### [O que fazer]
• A. No texto sobre as serenatas, onde morava o tio da mãe que não suportava os cantores da madrugada?
• B. Diga se cada afirmação combina com o texto sobre as serenatas, com sim ou não e as palavras do texto que decidem: (i) os pais gostavam do barulho das serenatas; (ii) o primeiro tiro do tio era para o alto, como aviso; (iii) a serenata costumava ser feita no começo da tarde.

### [Texto de origem]

* * * *

Para minhas filhas – que sempre moraram em apartamento e nunca tiveram a possibilidade e nem o prazer de serem homenageadas com uma serenata – aqui vai um pequeno relato.
Em um tempo, nem tão longínquo assim, em que as casas tinham apenas uma cerca para impedir os guaipecas de entrar e destruir o jardim – onde as grades, a cerca elétrica e o arame farpado, só eram vistos nas cadeias públicas – a serenata era algo corriqueiro, principalmente no interior.
Ela tinha por objetivo atingir o coração feminino com a ajuda de uma canção melosa.
Normalmente era feita tarde da noite, na madrugada, por um coração irremediavelmente alvejado pelo cupido, levemente embriagado e não propriamente de amor.
Entoavam uma canção romântica, acompanhada de violão, desfiada e desafinada embaixo da janela da amada.
Quando o amor era correspondido era um jogo ganho, porém, nem sempre o resultado almejado era alcançado.
Às vezes o tiro saía literalmente pela culatra e,
infelizmente as serenatas feitas em frente a nossa casa não acabavam bem.
Meus pais não gostavam da barulheira causada pelos pretendentes e, então, só podíamos espiar pelas frestas da janela do quarto, com o coração aos pulos.
Éramos três irmãs e nunca se sabia quem era a homenageada do dia ou, melhor, da noite.
Porém o maior problema não era esse.
Em frente à nossa casa morava um tio de minha mãe, que tinha uma intolerância quase doentia aos cantores da madrugada.
Acordava logo ao primeiro acorde, sempre antes da homenageada e, já, “arrabbiato”. Mal se aguentava uns minutos na esperança que meu pai tomasse uma atitude, e pusesse os atrevidos a correr. Mas como isso não acontecia, ele então botava um “trabuco” para fora da janela, pelas venezianas entreabertas, dava um tiro para o alto, como advertência, e gritava: “Porca miséria, andate via seus emaconhados”.
Se o “Romeu” estivesse realmente a fim e bêbado o suficiente para insistir em sua cantoria, o próximo tiro seria para o chão, soltando faíscas nos paralelepípedos irregulares da rua.
Com isso, o mais corajoso dos pretendentes “picava a mula” e desaparecia, cantando desafiadoramente, na escuridão da noite, nos deixando furiosas e envergonhadas.
Mas mesmo assim era uma alegria, pois então tínhamos o que conversar e sonhar o resto da noite.

* * * *

### [Trecho do material]
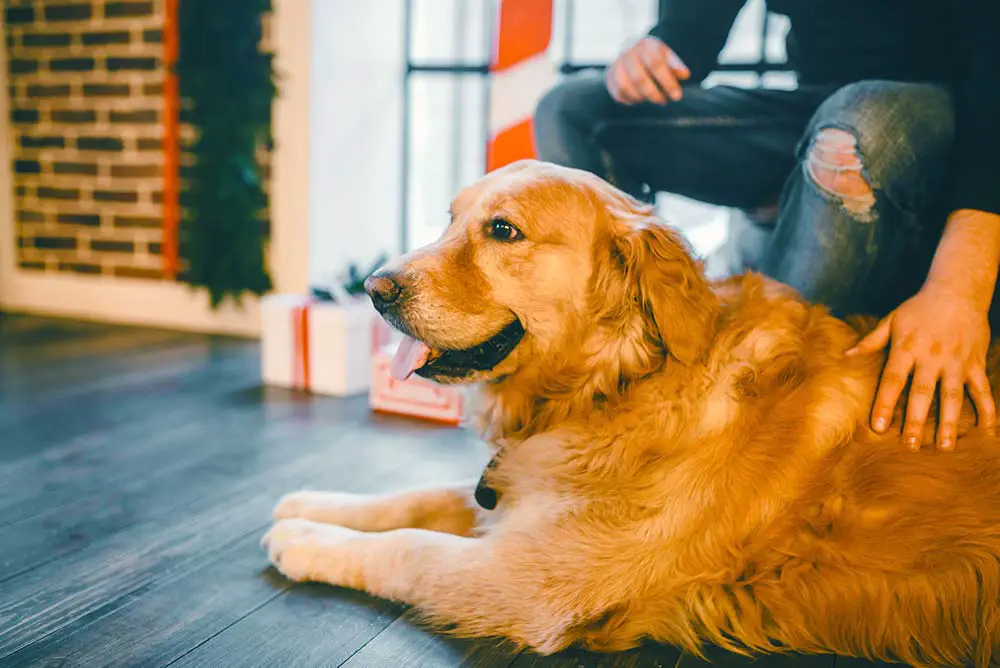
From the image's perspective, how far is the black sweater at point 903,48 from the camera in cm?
138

* * * *

### [Respostas em ordem]
• A. Em frente à casa da família.

• B.
(i) Não: "Meus pais não gostavam da barulheira causada pelos pretendentes".
(ii) Sim: "dava um tiro para o alto, como advertência".
(iii) Não: "Normalmente era feita tarde da noite, na madrugada".